Nah sayangnya ya itu, untuk kondisi dan situasi yang serba ketat bin mendesak, sangat tidak nyaman bila kita menggantungkan harapan pada bus kota. Kalau situasinya begini lebih baik naik taksi atau becak, walaupun....

 

3. Armadanya Terbatas!

Terbatas yang aku maksud ini bukan terbatas dalam hal fasilitas di dalam bus kota lho ya! Namanya juga bus kota itu angkutan umum = angkutan rakyat. Rakyat yang dimaksud di sini adalah rakyat pada umumnya. Jadi, fasilitasnya ya disesuaikanlah dengan apa yang sehari-hari dinikmati, seperti nggak ada AC, joknya keras, dan asap rokok masih melayang di mana-mana. Hal biasa itu.

* _DATA SUMBER_
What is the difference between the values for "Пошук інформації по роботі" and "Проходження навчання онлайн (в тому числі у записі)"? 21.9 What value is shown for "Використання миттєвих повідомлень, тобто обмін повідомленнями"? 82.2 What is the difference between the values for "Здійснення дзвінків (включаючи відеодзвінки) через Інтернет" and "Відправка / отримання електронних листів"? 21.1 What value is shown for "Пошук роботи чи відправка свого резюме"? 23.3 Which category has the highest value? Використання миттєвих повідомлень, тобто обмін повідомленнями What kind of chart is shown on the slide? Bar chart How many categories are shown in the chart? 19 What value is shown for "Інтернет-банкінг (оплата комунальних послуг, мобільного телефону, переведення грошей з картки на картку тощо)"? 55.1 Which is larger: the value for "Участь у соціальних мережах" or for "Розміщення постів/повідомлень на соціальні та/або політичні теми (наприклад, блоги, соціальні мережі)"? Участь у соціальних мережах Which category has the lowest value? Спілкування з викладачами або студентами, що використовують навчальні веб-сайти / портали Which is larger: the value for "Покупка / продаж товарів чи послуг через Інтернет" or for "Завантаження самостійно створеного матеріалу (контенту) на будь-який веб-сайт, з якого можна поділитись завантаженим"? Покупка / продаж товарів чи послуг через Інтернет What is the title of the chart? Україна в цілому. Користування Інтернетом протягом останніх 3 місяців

* _BUTIR TUGAS 1_
Ringkas kutipan tentang bus kota di atas dalam dua kalimat.
* _BUTIR TUGAS 2_
Sebutkan semua contoh kondisi fasilitas di dalam bus kota yang disebut dalam kutipan.
* _BUTIR TUGAS 3_
Tolong salin tanpa perubahan bagian kutipan yang dibuka dengan kata-kata yang memuat "Terbatas yang aku" dan ditutup dengan "Hal biasa itu.".

* _JAWABAN LATIHAN 1_
Dalam kondisi yang serba ketat dan mendesak, bus kota tidak nyaman untuk diandalkan, sehingga lebih baik naik taksi atau becak. Bus kota juga disebut armadanya terbatas, tetapi yang dimaksud bukan keterbatasan fasilitas, karena sebagai angkutan rakyat fasilitasnya memang disesuaikan dengan yang sehari-hari dinikmati rakyat.

* _JAWABAN LATIHAN 2_
- Tidak ada AC
- Joknya keras
- Asap rokok masih melayang di mana-mana

* _JAWABAN LATIHAN 3_
Terbatas yang aku maksud ini bukan terbatas dalam hal fasilitas di dalam bus kota lho ya! Namanya juga bus kota itu angkutan umum = angkutan rakyat. Rakyat yang dimaksud di sini adalah rakyat pada umumnya. Jadi, fasilitasnya ya disesuaikanlah dengan apa yang sehari-hari dinikmati, seperti nggak ada AC, joknya keras, dan asap rokok masih melayang di mana-mana. Hal biasa itu.